• **ASSIGNMENT**
Could you transcribe exactly the lines below, from the line with "Тарифні протести продовжуються" through the line with "Сегодня представителями певицы", and nothing else, leaving out the pictures?

• **RECORD EXTRACTS**
#####

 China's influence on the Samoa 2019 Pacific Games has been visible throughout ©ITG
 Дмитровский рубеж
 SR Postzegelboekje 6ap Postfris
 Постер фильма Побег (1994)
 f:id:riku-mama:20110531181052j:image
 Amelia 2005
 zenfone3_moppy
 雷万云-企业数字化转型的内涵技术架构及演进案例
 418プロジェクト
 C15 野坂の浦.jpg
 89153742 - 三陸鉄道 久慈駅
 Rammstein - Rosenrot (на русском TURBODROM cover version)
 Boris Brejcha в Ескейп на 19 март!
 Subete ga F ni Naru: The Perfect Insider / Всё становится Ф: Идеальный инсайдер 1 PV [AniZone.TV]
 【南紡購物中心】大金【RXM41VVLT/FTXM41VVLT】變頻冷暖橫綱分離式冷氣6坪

#####

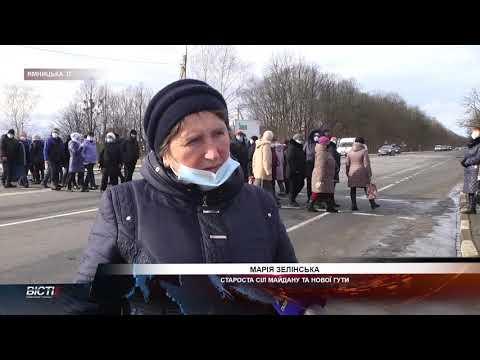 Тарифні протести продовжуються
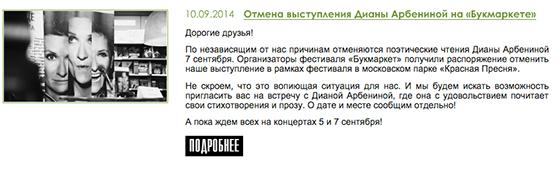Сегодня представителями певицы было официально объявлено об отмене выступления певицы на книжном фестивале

#####

• **OUTPUT OF THE TASK**
 Тарифні протести продовжуються
Сегодня представителями певицы было официально объявлено об отмене выступления певицы на книжном фестивале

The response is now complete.